Dooley: Well, I think he will survive well because it’s a good program; it’s a good organization. We’ve got excellent people. I think that it would have been a very bad mistake to have destructed that. This was a program that was built over 40 years. Now I probably have the best group of coaches and the best group of administrators that I have ever had. I am consoled by the fact that Damon is the one who I had picked a year ago or more. I felt like he would be the best one to succeed me... (laughing) in a couple of more years. As you know, I wanted to stay on a few more years. I thought that would help him… the few more years of experience. But I think he’s ready and I think that he’ll do great. I’ll be there to try to help him anyway that I can. But I have no doubt that he will, because he has got such a good group with him. I mean he’s got Claude Felton, who has been with me… that was the first hire that I made as Athletic Director. That will help Damon; he needs that kind of maturity.

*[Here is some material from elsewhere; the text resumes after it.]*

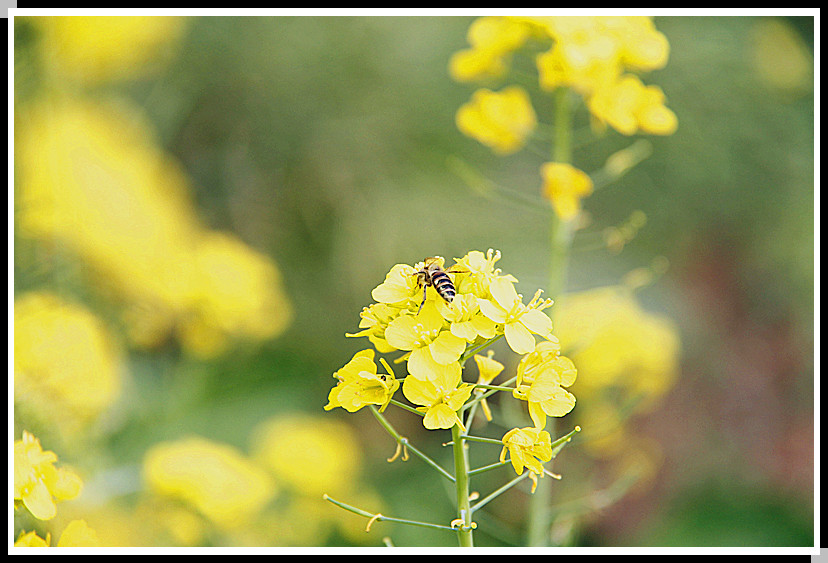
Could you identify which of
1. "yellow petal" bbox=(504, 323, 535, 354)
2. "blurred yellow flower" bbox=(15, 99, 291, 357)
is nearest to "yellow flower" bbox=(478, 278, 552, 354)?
"yellow petal" bbox=(504, 323, 535, 354)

They will be a great team. I have all of the confidence, (that he will) not only sustain the program, but he will take it to even greater heights.
Legge: Coach, one last question and this time it really will be the last question. I know you’re extremely busy. Was there one poignant moment in the last forty years? I was one of the last people in the locker room after the Kentucky game and it seemed kind of like you didn’t want to leave, that that was kind of your home, that that was what you did. Was there a moment like that that hit you recently or…?

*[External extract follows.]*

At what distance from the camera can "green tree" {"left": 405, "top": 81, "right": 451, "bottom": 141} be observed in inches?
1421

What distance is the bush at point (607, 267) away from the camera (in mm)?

Dooley: You mean in this last Kentucky game?
Dooley: Well, I tell you there have been a lot of those moments for Barbara.
Dooley: Yeah. She feels this very much--this is the last time this, this is the last time that…She’s very emotional. And she has felt…We just got back from a senior administrator’s retreat that has become quite a tradition for us and so it will be the last one and she got emotional about that. Not in front of people, but when we got back to the room. But that’s probably a good balance, because I’m usually fairly level and I accept things, but on the other hand, she provides the heart of matters and the spirit and I think that’s good, so we’ve been a good team in that respect.
Legge: Well, Coach, I’m very young and very new to this whole thing, but like I told you when we were in Baton Rouge, you have meant a lot of things to a lot of different people and I view it as nothing but positive so I wish you good luck.
Dooley: Well, I appreciate it. And I look forward to the last edition (of the year for Dawg Post).